> _What you will do_:
Transcribe exactly the line containing "standing: 17%" plus every later line in the data.
________________________
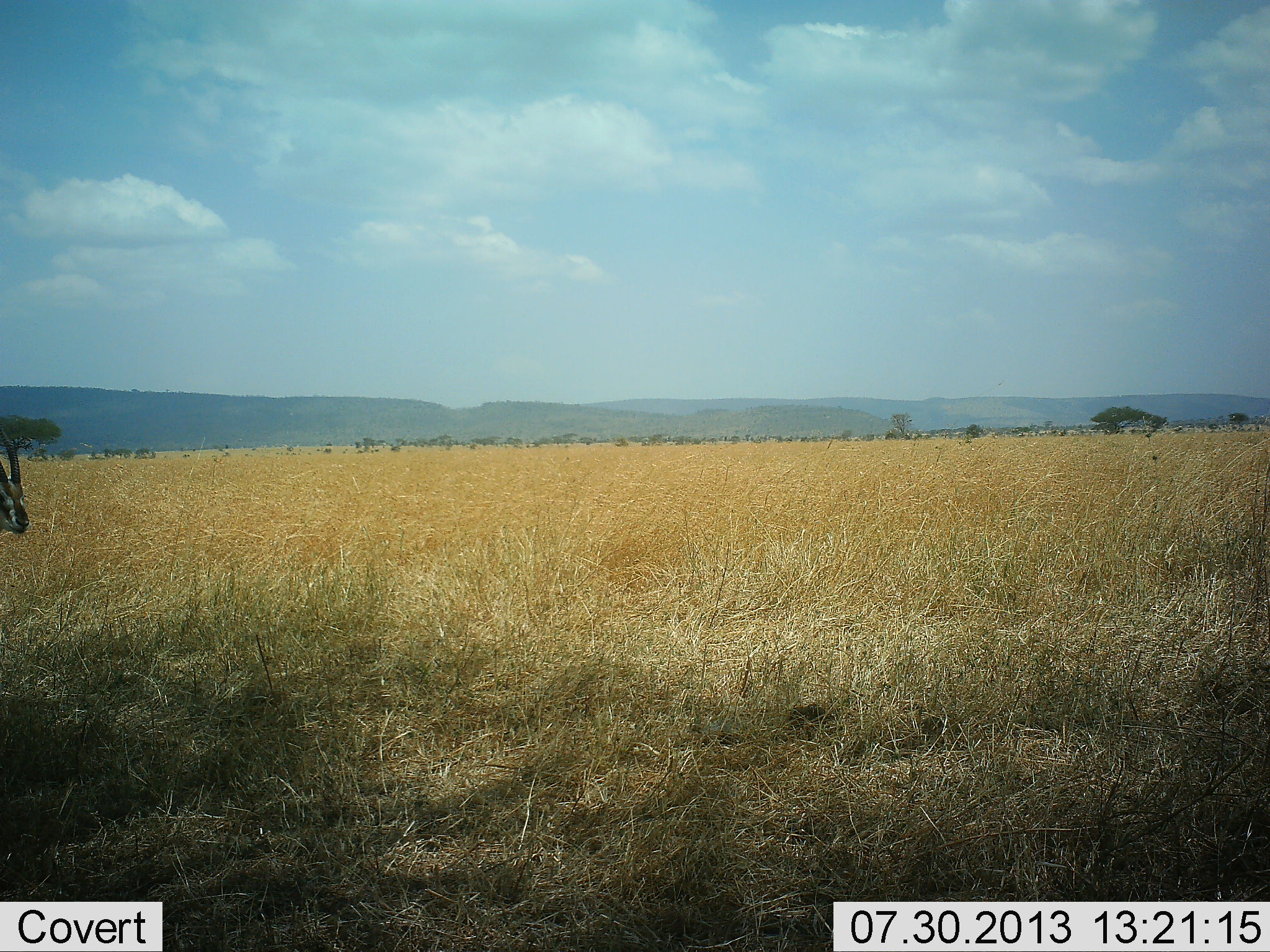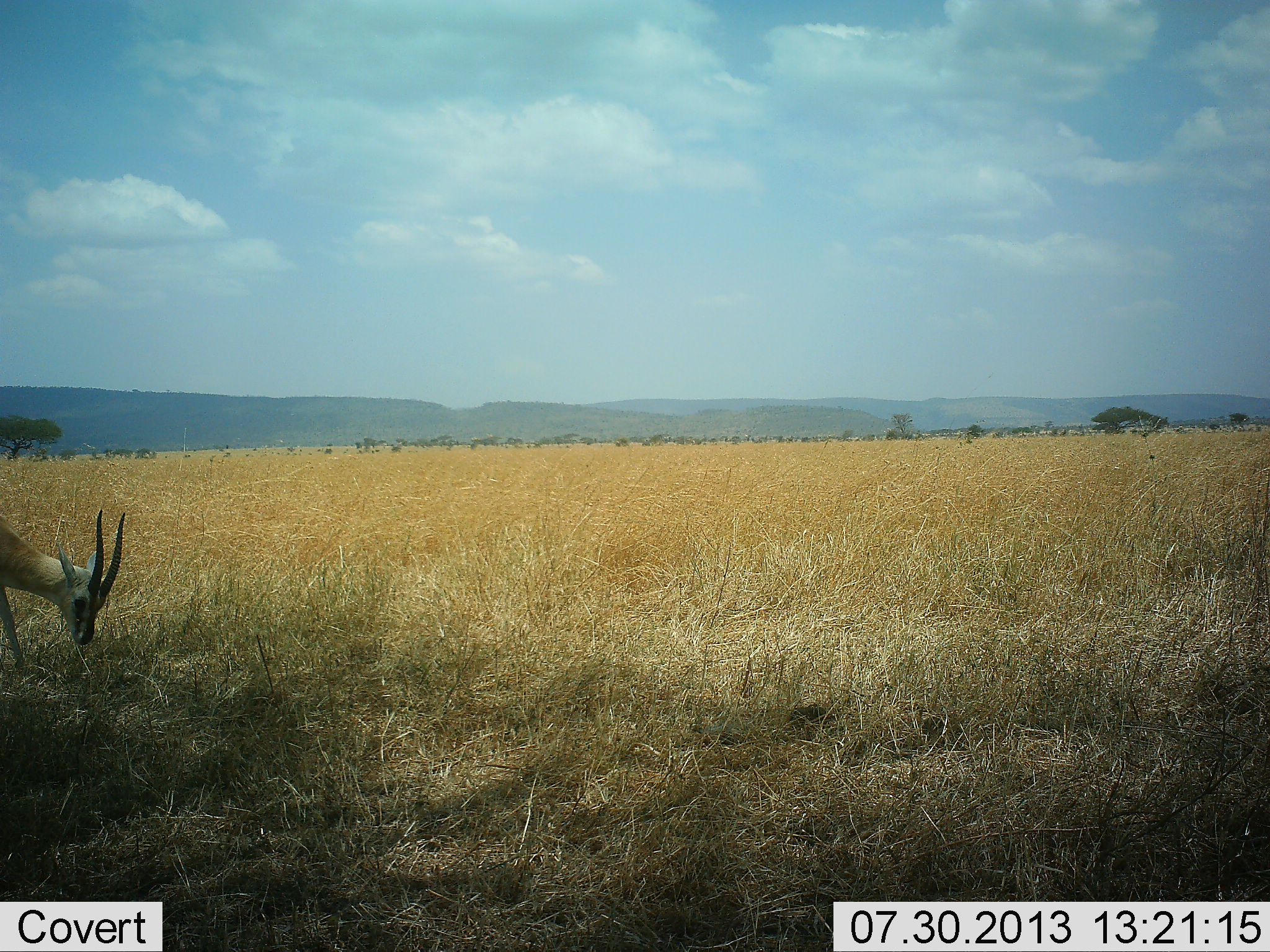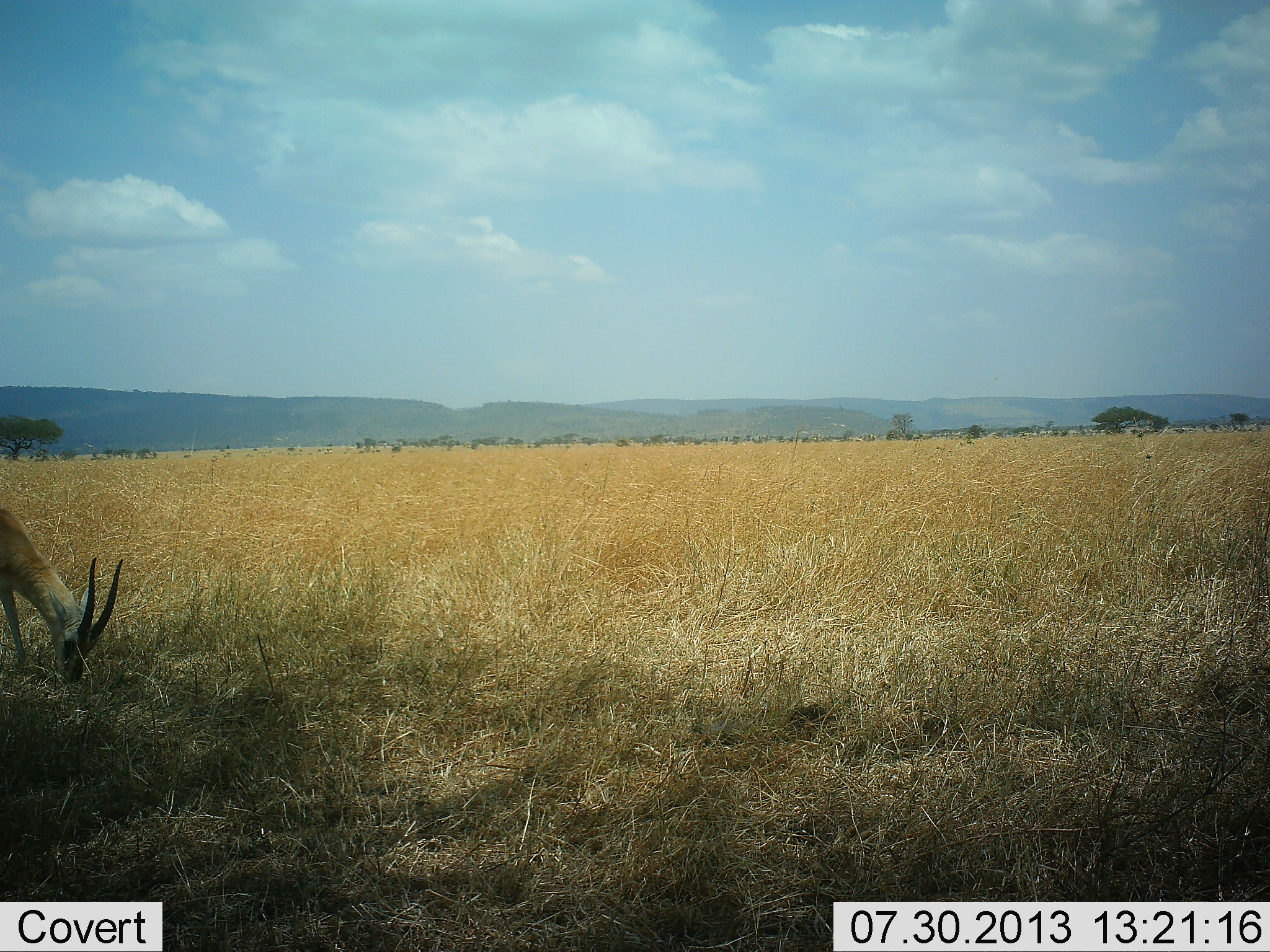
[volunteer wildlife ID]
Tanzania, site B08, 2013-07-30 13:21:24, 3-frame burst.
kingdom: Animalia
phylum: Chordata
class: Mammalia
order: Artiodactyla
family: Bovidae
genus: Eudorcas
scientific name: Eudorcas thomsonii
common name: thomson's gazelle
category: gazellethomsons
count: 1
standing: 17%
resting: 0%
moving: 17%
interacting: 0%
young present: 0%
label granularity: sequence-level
________________________
> _Exercise output_:
standing: 17%
resting: 0%
moving: 17%
interacting: 0%
young present: 0%
label granularity: sequence-level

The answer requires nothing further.